Interview de M. Bernard Kouchner, député européen PS et président de la commission coopération et développement du Parlement européen, dans "Le Parisien" du 23 novembre 1994, sur la création à son initiative et à celle de M. André Ruffo, juge de la Cour de Québec, d'un tribunal international des droits des enfants pour lutter notamment contre la pédophilie.

Prononcé le

Intervenant(s) : 
  • Bernard Kouchner - député européen PS et président de la commission coopération et développement du Parlement européen ;
  • Pascale Gerin - Journaliste

Média : Le Parisien

Texte intégral

Le Parisien : Pourquoi créer ce tribunal aujourd'hui ?

Bernard Kouchner : Cette année est celle du cinquième anniversaire de la Déclaration universelle des droits des enfants signée par cent cinquante États et, cependant, on ne fait toujours rien. On s'indigne, dans le meilleur des cas. Notre tribunal, composé de cinq magistrats, un par continent, siégera à Montréal (Canada), avec une antenne dans chaque pays signataire. Nous comptons sur l'ONU, et les médias pour se faire l'écho des décisions rendues.

Le Parisien : Le procès d'un professionnel du tourisme sexuel s'ouvre aujourd'hui à Turnhout, en Belgique. Les institutions actuelles, nationales ou internationales, ne suffisent-elles pas pour s'occuper du problème des mauvais traitements subis par les enfants, en particulier ceux victimes de pédophiles ?

Bernard Kouchner : Je ne peux pas me réjouir de ce procès. Mais cela ne suffit pas. Au-delà de la condamnation pénale des pervers et de ceux qui exercent ce commerce sexuel, il faut punir les pays qui autorisent la pédophilie, Pays qui, je tiens à le souligner, sont tous signataires de la Convention des Nations unies relative au droit des enfants. Notre tribunal international servira à cela, dénoncer non seulement les « charters sexuels », mais également les États qui tolèrent ce tourisme lucratif.

Le Parisien : Quels seront vos moyens et comment allez-vous procéder ?

Bernard Kouchner : Les organisations non gouvernementales (ONG), aidées d'enquêteurs et d'avocats, nous aideront à répertorier les affaires les plus urgentes.
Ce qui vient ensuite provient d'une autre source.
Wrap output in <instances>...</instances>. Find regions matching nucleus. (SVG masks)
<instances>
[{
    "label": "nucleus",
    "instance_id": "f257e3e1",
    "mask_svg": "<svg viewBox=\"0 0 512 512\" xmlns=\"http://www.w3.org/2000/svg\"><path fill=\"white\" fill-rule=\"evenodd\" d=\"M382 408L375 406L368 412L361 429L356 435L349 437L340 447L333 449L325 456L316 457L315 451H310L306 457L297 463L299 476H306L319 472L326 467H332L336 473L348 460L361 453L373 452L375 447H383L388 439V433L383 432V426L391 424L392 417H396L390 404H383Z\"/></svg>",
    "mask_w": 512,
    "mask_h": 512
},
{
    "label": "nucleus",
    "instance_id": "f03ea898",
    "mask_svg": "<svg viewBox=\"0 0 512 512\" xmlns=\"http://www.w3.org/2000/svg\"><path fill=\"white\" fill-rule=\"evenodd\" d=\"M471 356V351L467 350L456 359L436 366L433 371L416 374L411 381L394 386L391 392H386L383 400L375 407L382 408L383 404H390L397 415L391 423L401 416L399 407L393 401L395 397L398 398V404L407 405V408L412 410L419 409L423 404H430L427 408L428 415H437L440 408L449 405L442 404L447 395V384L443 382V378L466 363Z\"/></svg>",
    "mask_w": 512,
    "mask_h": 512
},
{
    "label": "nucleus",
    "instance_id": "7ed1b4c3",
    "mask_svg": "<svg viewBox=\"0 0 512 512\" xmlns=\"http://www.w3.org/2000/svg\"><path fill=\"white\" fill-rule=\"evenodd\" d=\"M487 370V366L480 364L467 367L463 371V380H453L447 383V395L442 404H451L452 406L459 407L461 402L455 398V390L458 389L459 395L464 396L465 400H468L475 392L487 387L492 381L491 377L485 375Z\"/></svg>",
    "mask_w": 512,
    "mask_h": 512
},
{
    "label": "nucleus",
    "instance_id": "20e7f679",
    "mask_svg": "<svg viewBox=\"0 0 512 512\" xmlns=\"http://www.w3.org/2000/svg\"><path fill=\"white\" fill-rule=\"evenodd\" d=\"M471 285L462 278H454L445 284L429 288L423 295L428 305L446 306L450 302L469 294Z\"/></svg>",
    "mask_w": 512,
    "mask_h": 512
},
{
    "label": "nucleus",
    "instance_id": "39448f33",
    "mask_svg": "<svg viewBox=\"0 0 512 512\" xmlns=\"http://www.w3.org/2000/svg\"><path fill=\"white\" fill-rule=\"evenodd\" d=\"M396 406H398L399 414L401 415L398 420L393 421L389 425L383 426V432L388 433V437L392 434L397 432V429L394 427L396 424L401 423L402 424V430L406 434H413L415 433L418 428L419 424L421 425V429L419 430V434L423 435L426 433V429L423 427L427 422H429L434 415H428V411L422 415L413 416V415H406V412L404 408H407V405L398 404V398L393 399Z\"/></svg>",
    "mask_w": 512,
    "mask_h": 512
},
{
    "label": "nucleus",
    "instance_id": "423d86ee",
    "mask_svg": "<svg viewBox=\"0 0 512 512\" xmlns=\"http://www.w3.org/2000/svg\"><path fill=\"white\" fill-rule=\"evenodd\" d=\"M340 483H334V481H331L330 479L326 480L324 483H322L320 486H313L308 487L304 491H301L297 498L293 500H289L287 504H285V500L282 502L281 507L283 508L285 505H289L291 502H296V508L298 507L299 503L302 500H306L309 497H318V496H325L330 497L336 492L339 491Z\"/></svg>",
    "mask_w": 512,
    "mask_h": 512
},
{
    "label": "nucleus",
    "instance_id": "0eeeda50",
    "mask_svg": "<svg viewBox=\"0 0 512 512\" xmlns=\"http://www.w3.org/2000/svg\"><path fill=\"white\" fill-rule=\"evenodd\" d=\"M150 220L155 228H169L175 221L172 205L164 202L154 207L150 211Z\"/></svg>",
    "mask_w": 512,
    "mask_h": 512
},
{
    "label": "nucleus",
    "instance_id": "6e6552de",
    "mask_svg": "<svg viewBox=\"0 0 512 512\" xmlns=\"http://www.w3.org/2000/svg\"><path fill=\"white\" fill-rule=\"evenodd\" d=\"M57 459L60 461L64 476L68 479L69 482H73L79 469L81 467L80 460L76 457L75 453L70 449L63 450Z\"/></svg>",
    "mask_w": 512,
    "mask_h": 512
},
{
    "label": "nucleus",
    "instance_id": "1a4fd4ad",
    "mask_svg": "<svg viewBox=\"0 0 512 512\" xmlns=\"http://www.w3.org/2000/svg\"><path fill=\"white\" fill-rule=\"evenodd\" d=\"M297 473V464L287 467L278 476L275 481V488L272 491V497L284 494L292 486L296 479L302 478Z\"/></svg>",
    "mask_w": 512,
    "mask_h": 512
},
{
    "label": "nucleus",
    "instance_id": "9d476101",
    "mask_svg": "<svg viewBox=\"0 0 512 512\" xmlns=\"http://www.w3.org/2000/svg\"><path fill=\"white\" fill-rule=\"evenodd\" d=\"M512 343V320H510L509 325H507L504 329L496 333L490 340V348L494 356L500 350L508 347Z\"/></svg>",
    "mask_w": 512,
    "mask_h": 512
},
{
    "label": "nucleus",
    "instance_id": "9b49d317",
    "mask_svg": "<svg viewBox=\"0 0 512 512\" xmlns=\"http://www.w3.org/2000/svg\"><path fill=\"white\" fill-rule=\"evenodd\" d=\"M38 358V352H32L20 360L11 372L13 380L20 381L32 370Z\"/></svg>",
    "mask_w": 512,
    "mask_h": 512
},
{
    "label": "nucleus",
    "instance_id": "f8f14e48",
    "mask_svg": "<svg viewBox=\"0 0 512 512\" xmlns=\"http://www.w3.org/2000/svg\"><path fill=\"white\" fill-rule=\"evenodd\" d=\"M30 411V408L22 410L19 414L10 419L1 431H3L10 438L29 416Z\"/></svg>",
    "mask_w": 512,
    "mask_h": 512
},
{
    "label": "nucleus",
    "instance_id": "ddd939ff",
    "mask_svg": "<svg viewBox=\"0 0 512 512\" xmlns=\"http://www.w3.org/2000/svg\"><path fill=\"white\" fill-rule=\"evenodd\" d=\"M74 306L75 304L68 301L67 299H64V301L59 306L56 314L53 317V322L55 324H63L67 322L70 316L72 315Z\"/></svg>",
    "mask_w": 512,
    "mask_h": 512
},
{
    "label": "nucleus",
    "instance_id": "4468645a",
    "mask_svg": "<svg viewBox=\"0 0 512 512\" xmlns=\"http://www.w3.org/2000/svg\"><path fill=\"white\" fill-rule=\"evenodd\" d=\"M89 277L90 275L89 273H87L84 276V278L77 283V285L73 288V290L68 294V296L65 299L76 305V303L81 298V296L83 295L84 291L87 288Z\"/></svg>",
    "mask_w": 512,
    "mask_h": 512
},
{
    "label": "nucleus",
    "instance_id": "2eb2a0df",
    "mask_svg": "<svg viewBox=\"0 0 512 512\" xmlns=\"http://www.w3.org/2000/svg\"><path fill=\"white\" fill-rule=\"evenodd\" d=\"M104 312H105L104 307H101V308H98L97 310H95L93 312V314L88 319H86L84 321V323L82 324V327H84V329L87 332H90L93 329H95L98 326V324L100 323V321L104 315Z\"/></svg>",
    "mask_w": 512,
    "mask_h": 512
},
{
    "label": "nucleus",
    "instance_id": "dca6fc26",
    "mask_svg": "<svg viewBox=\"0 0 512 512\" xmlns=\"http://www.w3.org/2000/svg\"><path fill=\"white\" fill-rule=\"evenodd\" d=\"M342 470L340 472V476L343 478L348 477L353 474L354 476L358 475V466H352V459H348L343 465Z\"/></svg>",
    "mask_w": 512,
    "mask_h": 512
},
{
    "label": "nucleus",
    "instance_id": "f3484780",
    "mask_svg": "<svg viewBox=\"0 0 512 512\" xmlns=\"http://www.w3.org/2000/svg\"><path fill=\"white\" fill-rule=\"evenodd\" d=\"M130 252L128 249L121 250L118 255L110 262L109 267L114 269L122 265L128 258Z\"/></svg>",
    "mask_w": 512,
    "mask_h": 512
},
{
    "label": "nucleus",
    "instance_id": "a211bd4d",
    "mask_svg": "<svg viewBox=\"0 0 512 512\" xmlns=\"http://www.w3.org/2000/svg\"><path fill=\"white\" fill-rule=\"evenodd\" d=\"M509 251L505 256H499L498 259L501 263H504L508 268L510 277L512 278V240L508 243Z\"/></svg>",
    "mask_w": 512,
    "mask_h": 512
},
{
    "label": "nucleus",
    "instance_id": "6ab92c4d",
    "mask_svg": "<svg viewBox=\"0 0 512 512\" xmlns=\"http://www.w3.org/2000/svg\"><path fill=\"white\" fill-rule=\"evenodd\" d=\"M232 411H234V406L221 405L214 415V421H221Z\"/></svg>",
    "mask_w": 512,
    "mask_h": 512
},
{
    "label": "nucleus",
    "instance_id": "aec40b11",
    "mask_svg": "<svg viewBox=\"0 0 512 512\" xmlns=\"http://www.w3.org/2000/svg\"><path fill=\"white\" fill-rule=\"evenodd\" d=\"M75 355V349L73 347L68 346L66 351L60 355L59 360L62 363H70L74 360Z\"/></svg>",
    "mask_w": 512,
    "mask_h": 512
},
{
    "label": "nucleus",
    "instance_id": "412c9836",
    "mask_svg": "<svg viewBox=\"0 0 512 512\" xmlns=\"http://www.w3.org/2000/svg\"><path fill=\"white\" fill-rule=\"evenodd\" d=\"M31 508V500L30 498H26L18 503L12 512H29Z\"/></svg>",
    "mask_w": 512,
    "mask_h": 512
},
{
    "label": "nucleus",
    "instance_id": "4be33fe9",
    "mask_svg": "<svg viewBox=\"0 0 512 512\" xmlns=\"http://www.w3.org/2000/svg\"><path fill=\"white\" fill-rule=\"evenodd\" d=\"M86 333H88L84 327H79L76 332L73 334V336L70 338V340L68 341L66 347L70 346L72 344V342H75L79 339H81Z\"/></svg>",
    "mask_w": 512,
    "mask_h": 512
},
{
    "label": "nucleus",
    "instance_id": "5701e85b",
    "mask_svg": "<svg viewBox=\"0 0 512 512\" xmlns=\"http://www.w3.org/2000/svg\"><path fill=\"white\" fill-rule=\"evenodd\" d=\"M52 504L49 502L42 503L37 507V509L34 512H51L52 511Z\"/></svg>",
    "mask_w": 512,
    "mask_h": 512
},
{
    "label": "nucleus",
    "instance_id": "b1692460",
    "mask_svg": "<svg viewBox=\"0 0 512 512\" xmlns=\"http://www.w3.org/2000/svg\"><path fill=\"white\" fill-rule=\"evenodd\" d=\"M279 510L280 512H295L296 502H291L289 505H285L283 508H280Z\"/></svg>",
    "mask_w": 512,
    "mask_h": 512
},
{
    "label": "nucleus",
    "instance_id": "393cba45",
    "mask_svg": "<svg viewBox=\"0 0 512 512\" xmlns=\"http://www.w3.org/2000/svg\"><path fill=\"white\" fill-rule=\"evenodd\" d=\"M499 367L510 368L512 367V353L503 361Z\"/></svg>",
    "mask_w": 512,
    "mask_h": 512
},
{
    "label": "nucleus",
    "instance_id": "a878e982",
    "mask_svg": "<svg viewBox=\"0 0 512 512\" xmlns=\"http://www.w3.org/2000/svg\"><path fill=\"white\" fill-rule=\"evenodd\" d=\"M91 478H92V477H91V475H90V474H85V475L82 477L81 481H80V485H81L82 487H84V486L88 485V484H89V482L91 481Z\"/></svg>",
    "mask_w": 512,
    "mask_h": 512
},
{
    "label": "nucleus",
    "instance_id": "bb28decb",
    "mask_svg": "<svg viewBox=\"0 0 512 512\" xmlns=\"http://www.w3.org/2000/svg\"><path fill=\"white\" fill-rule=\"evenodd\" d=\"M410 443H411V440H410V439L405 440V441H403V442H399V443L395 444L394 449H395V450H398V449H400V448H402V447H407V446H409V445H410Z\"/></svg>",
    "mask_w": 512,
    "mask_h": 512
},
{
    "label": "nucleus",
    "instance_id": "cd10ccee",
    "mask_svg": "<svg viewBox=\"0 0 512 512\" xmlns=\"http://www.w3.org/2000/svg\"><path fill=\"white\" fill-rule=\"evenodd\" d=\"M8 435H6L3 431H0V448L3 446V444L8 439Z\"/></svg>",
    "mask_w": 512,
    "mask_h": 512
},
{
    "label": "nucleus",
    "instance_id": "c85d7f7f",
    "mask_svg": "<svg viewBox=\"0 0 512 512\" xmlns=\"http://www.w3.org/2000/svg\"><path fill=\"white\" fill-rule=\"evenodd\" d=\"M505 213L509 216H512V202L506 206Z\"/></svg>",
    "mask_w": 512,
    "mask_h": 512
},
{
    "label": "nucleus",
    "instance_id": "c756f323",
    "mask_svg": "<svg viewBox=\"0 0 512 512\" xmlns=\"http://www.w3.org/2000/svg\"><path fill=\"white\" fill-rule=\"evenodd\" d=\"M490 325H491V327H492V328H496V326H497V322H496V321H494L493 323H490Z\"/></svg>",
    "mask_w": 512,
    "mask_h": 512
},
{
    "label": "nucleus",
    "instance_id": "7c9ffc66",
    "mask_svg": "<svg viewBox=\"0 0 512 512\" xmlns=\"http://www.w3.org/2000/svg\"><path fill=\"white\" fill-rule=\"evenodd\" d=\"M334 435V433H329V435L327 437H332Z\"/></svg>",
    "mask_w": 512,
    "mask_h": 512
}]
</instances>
Par ailleurs, tout le monde pourra déposer plainte dans nos bureaux car s'il est vrai que la moitié de notre travail concernera le tiers monde, l'autre moitié, il ne faut pas l'oublier, se passe en Europe. À terme, il sera possible de déposer une plainte auprès de nos antennes, dans chaque pays.

Le Parisien : Et les sanctions ?

Bernard Kouchner : À terme, nous espérons pouvoir faire punir, par exemple en faisant interdire de séjour en Europe et aux États-Unis leurs ressortissants, les pays qui ne respectent pas les enfants ; aussi bien ceux qui posent les mines antipersonnel qui tuent ou mutilent les enfants, ou encore s'enrichissent du trafic d'organes. C'est ambitieux mais, à la longue, nous y arriverons.